Most of the predicted targets are involved in cellular and developmental processes, which is in agreement with their expression during development. Indeed, the NRP2A gene, a putative target of miR_8, is involved in the differentiation of the nervous system, neural crest cell migration  and in VEGF-mediated vessel development . This correlates with the expression pattern of this miRNA at 72 hpf, 96 hpf, 5 dpf and in the adult brain. Also, miR_9, expressed at 72 hpf and 96 hpf, is predicted to target the PRDM1 and zgc:85707 genes which play important roles in embryonic axis specification, embryonic pectoral fin morphogenesis, regulation of neuron specification, regulation of signal transduction and multicellular organism development . The SEC23B and MYST3 genes which are involved in cartilage development were retrieved as putative targets of miR_10, which was also expressed during development. MYST3 (or MOX) regulates HOX expression and segmental identity, including cartilage patterning . Finally, the gills specific miR_14 is predicted to target the MELK gene, which is also strongly expressed in the gills and is involved in erythrocyte development .

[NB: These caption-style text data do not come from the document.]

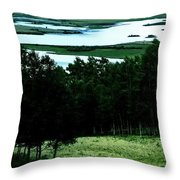 Headwaters Throw Pillow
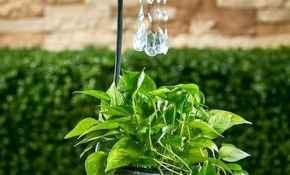 38 Inspiring Faucet Garden Decor for Front and Backyard Ideas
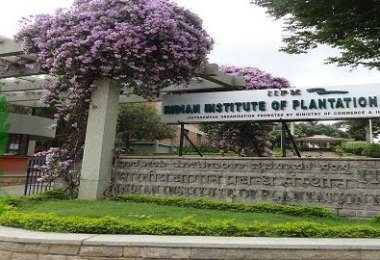Indian Institute of Plantation Management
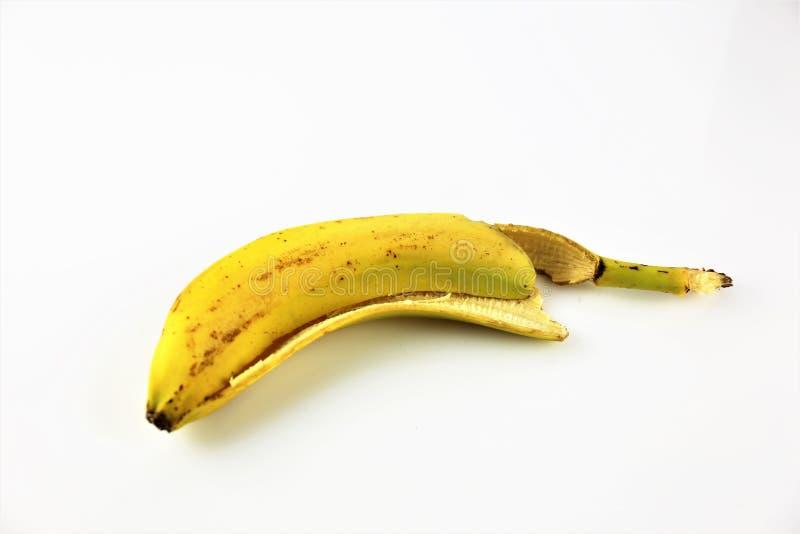 Uma imagem de algumas bananas - banana do conceito, sobremesa, fruto, alimento imagens de stock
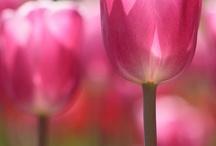 Tulips / by Deborah Palladino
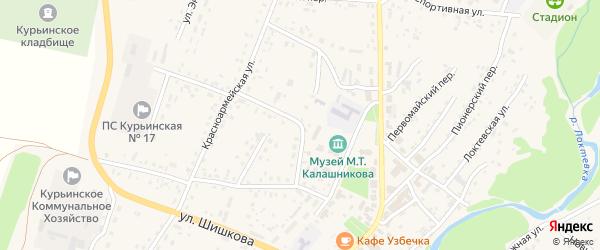 Юбилейная улица на карте села Курьи с номерами домов
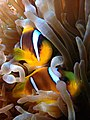 IMG 0518 Pair of Anemonefish (3975875951).jpg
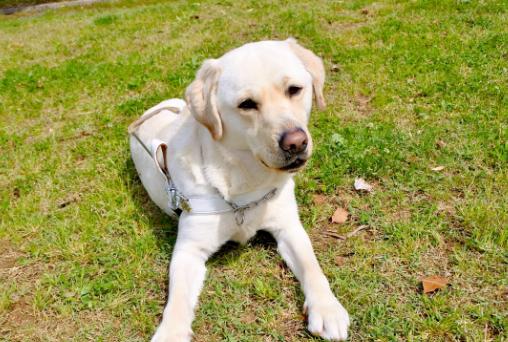 盲導犬育成支援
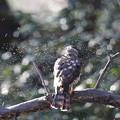 私の野鳥図鑑(蔵出し)・170104ツミ♀の水浴びが終わって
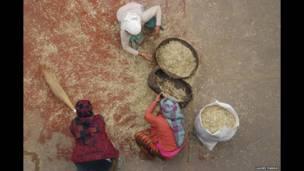 நேபாளத்தில் பெண்கள் தானியங்களை தரம்பிரிக்கின்றனர்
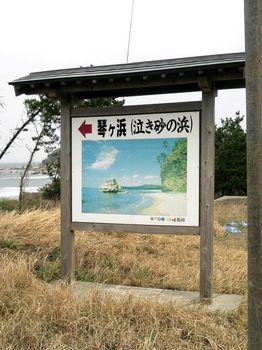 琴ヶ浜2.jpg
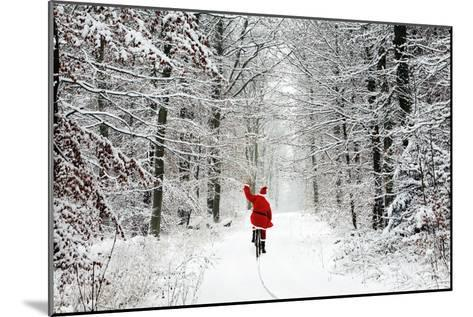 Father Christmas Riding Bicycle Through Beech--Mounted Photographic Print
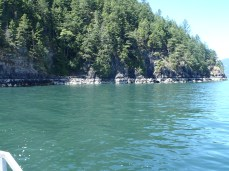 Crazy Crabs dive site - Bowyer Island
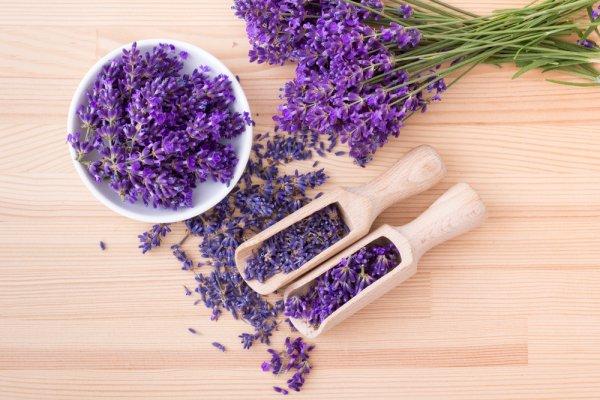 Jadi Lebih Sehat dan Percaya Diri dengan 10 Aromaterapi Lavender Pilihan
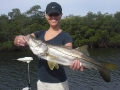 Snook: plentiful along the West Coast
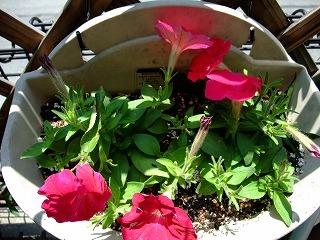 2009_0614庭の花0005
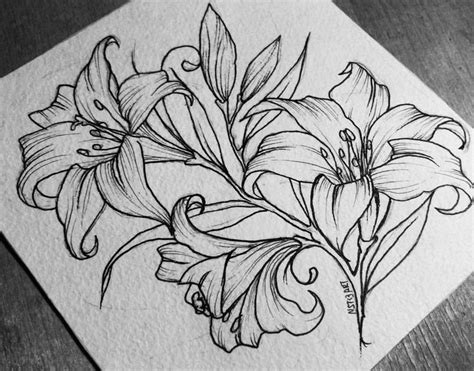 1486 best 199 izim images on pinterest drawings flowers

Zebrafish microRNA star sequences
Star sequences of miRNAs (miRNA*) are difficult to detect by conventional methods due to their rapid turnover. However, high throughput sequencing retrieved many of them and revealed their relative abundance in different organisms [19, 20, 57, 64]. Our DNA pyrosequencing approach identified 107 miRNA* sequences: 42 were identified previously by cloning and Sanger sequencing [19, 20], 60 were identified in this pyrosequencing study, but belong to known miRNAs, and other 5 miRNA* belong to the novel miRNAs identified in this study. Most star sequences retrieved fewer reads than the corresponding mature miRNAs which is consistent with the miRNA biogenesis model and strand selection by RISC. However, six miRNA* were more abundant than their corresponding mature miRNAs, namely dre-miR-129*, dre-miR-140*, dre-miR-142a*, dre-miR-202*, dre-miR-210* and dre-miR-214*. Similar results were observed before for dre-mir-129*, dre-mir-142a*, dre-mir-142b* and dre-mir-214* . Dre-miR-30e, dre-miR-199, dre-miR-219 and dre-miR-462 showed similar strand-bias of both mature and star strands. Since this was also observed in the chicken embryo for mir-30e and mir-219  and in Drosophila melanogaster where several miRNA* are present at physiologically relevant levels and associate with Argonaute proteins, it is likely that both strands are loaded into RISC and may guide target repression. Finally, observed alterations in the ratio of expression of mature/star molecules suggests that some star molecules are functional and their activity may vary according to cellular context [57, 64]. Obviously, the biological function of these star sequences can only be unravelled through experimental testing, but their high number of reads suggests their inclusion in future ZF miRNA chips and expression profiling studies.